→ **Problem to work on**:
Collect the lines of the entries where "Dress" shows up.

→ **Input for this task**:
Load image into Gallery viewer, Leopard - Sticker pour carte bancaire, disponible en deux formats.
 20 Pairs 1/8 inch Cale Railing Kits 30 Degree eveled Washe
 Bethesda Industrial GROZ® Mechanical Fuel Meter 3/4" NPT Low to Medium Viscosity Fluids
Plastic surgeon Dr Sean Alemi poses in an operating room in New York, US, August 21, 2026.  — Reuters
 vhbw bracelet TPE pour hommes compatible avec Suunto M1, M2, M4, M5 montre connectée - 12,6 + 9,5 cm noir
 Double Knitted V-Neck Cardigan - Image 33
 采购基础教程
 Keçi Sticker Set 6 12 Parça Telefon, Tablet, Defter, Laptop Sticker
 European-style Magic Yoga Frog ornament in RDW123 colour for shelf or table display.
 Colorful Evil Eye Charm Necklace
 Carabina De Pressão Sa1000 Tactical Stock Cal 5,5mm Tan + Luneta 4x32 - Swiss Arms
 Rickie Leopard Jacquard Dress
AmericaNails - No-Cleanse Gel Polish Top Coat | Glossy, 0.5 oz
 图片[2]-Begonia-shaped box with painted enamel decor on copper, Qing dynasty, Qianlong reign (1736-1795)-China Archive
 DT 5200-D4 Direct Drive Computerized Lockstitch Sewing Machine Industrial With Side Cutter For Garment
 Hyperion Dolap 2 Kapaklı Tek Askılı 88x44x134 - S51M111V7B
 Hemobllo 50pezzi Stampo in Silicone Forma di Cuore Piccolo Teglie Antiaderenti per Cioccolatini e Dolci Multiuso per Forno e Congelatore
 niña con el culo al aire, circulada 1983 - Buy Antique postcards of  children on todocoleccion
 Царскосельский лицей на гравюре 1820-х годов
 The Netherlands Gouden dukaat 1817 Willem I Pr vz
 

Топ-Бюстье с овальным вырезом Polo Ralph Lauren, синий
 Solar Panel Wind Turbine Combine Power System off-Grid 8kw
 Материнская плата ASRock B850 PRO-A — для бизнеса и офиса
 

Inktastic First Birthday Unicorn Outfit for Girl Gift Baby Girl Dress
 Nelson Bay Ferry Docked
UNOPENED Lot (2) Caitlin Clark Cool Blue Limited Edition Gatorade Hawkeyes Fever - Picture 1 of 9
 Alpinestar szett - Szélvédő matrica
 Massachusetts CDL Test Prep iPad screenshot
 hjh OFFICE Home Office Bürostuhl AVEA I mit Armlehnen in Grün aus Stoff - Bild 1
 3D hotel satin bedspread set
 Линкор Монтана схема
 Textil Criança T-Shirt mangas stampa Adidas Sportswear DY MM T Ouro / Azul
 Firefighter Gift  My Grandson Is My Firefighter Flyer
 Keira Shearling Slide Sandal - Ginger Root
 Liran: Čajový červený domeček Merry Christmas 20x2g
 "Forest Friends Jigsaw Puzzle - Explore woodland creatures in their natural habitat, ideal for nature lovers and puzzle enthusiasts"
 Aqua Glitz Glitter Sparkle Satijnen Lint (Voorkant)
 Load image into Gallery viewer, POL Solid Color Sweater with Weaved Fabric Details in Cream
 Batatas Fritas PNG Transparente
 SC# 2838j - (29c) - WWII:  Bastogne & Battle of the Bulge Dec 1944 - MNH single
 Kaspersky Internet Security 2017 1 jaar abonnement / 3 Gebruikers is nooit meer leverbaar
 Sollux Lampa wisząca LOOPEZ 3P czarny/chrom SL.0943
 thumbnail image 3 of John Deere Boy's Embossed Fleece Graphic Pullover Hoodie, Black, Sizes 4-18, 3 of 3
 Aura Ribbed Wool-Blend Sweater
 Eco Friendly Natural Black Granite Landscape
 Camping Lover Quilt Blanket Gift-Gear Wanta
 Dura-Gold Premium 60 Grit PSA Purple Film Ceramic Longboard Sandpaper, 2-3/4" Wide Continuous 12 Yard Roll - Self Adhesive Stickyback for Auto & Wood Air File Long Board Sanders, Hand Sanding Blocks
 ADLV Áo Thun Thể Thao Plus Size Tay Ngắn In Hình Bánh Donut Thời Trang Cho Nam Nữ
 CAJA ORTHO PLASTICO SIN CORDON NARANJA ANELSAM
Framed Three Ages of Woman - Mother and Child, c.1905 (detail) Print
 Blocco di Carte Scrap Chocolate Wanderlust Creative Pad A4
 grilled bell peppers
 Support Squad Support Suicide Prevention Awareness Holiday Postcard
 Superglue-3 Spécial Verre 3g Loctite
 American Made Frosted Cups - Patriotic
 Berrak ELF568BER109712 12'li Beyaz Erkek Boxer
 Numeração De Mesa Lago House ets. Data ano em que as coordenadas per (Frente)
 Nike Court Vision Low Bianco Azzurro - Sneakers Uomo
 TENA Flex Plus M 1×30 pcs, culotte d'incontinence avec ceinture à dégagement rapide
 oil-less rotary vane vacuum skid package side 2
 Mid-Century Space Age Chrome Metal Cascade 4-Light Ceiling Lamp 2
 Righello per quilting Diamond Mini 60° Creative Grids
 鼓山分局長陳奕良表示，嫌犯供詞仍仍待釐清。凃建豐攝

→ **Your response**:
 Rickie Leopard Jacquard Dress
Inktastic First Birthday Unicorn Outfit for Girl Gift Baby Girl Dress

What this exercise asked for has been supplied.